Impossibile pensare che la regista non abbia diretto con grande consapevolezza la sua opera prima, il che ci porta a una conclusione decisamente interessante, e cioè che la Pedicini, nel passaggio dal documentario alla finzione, non abbia intenzione di nascondere in alcun modo l’artificio creativo ma anzi opti per una sobria ma netta esplicitazione della costruzione registica. Se l’intenzione è questa, l’interpretazione della Rosellini diventa funzionale a un allestimento di un’innaturalezza perturbante. La pur notevole messinscena della regista, però, risulta comunque meno costruita della recitazione della sua protagonista, pertanto o ci sentiamo di auspicare che la Pedicini sviluppi ulteriormente la teatralità delle proprie opere, o (e propendiamo per questa ipotesi) che trovi un’attrice più naturale e spontanea, giacché Dove Cadono Le Ombre rappresenta evidentemente un incontro di due indiscutibili talenti che però faticano a remare nella stessa direzione. In tal senso la solidissima interpretazione della taletuosa Elena Cotta si dimostra molto più consona alle corde dell’autrice, mantenendo sì un’impostazione teatrale ma asservendola con mestiere ai canoni più misurati della settima arte.

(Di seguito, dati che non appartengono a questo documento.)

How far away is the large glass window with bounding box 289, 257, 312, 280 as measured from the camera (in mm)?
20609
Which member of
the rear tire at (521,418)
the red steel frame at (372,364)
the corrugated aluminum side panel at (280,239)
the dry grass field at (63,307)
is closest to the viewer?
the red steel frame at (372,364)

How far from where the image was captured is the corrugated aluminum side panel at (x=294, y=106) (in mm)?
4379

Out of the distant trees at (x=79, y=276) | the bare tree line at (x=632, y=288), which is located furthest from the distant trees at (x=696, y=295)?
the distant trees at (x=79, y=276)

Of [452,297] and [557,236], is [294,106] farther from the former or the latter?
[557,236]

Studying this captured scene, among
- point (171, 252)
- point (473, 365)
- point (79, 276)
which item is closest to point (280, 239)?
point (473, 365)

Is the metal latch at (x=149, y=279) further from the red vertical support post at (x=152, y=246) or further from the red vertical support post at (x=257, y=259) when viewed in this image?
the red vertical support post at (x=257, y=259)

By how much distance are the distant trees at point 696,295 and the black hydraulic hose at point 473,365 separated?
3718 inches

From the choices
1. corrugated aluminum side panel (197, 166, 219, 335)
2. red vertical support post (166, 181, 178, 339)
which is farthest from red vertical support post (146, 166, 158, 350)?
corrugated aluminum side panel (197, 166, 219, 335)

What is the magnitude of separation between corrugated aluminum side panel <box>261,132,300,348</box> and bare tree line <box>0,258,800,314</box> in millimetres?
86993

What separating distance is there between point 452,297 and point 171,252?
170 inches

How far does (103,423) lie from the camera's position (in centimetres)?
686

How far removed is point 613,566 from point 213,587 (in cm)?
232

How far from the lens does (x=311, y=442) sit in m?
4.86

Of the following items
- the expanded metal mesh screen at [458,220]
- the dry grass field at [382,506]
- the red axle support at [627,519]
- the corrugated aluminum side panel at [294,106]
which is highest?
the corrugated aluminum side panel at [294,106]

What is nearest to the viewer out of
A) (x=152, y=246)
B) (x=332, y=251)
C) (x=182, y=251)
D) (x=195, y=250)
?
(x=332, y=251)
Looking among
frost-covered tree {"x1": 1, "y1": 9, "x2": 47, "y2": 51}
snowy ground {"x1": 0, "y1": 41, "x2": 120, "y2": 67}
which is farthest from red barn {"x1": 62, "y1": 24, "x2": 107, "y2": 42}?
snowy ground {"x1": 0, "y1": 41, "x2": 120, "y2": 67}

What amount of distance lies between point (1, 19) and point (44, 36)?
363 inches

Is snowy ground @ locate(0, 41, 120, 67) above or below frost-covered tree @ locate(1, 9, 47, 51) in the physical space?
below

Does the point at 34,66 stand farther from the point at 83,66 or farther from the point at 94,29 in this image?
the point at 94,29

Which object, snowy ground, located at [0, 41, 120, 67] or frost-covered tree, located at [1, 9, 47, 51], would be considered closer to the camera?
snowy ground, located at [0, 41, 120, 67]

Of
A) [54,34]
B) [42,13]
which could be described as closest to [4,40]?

La scrittura di Dove Cadono Le Ombre è decisamente solida e contribuisce con successo a creare “l’inferno di ghiaccio” di cui parlava la Mehr, qualche rallentamento di troppo sarebbe però risultato meno evidente se ci fosse stato un uso meno parco delle musiche, così fondamentali nella costruzione del ritmo. Rimane il fatto che quest’opera prima di Valentina Pedicini mostra uno straordinario potenziale che ha però ancora bisogno di un moderato labor limæ per emergere al meglio. Una storia che andava raccontata, in sala dal 6 settembre con Fandango.